Si la délégation malgache a proposé des pistes en vue de cette adaptation, Hajatiana Randrianomenjanahary va plus loin en indiquant que ces plans doivent être au cœur des discussions de la COP. « Les ministères ont surement emmené des plans d’adaptation. Je ne sais pas s’ils sont optimaux. Mais même si les pays n'ont pas de plans d'adaptation précis, face à cette urgence, il faut que les parties discutent et proposent des plans selon les données du dernier rapport du GIEC ».
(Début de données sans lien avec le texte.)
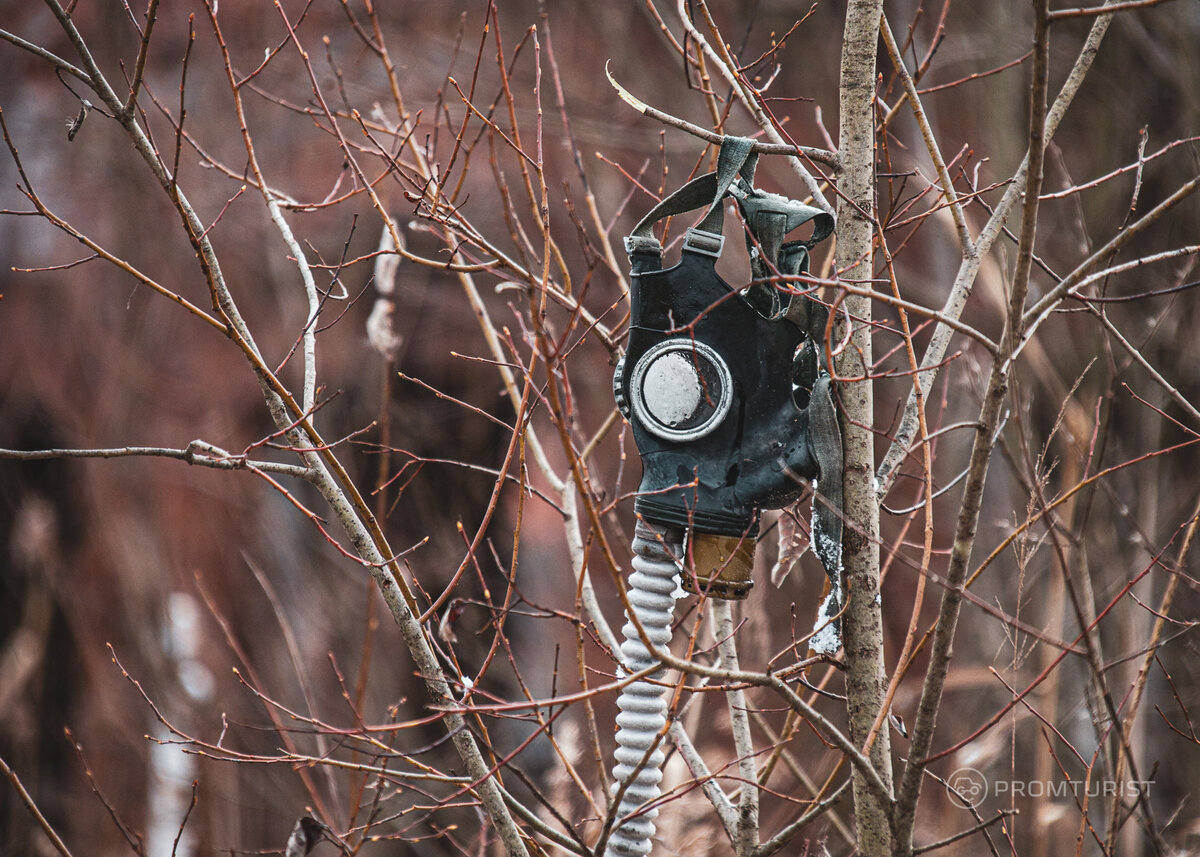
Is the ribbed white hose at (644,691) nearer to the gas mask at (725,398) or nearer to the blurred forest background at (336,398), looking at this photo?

Le financement reste cependant le nerf de la guerre dans cette lutte contre le réchauffement climatique. Le président Andry Rajoelina a d’ailleurs plaidé pour l’accélération de la mobilisation des 100 milliards de dollars mentionnés dans l’Accord de Paris en particulier pour financer la transition énergétique en Afrique. Il faut savoir que si les pays africains sont les plus vulnérables au changement climatique, ils n’ont bénéficié que 26% des financements climatiques, soit 18.5 milliards de dollars par an, note Le Point Afrique.
Que du business
« Que nos fonds d'adaptation soient décuplés en matière de gestion des ressources en eau, nutrition, agriculture résilient face au climat et filet social de sécurité pour gérer les migrations », lance d’ailleurs Hajatiana Randrianomenjanahary à cet effet. Quoi qu’il en soit, il affirme partager en partie l’avis des militants écologistes comme Greta Thunberg qui qualifie déjà la COP26 d’ « échec » qualifiant la conférence de « célébration du business ». « C'est de la diplomatie entre des personnes qui ont beaucoup à perdre dans la vraie transition écologique. Des gouvernements qui dépendent de la surconsommation, des industries pétrolières qui veulent défendre leur or noir etc ... C'est plus du lobbying pour qu'aucune de ces parties ne soit perdante et donc aucune décision radicale pour l'écologie ne sera prise », déplore Hajatiana Randrianomenjanahary. Des propos confirmés à demi-mots par Max Fontaine, sur place. « Les médias sont beaucoup plus intéressés par Madagascar que ne le sont les parties durant les négociations », déclare le représentant de la jeunesse malgache à la COP26. « Les médias s’en servent pour montrer que le changement climatique a des effets dès aujourd’hui mais les négociateurs, en tout cas les salles où j’étais, ont d’autres priorités. Et ça n’est pas très étonnant », ajoute-t-il. Il indique toutefois que la présence à la COP26 est nécessaire pour Madagascar. « Il faut se battre. Ce n’est pas parce qu’on est vulnérable que l’on va tout nous servir sur un plateau d’argent. Il faut se battre pour chercher ce qu’on veut », conclut le fondateur de l’entreprise sociale Bondy.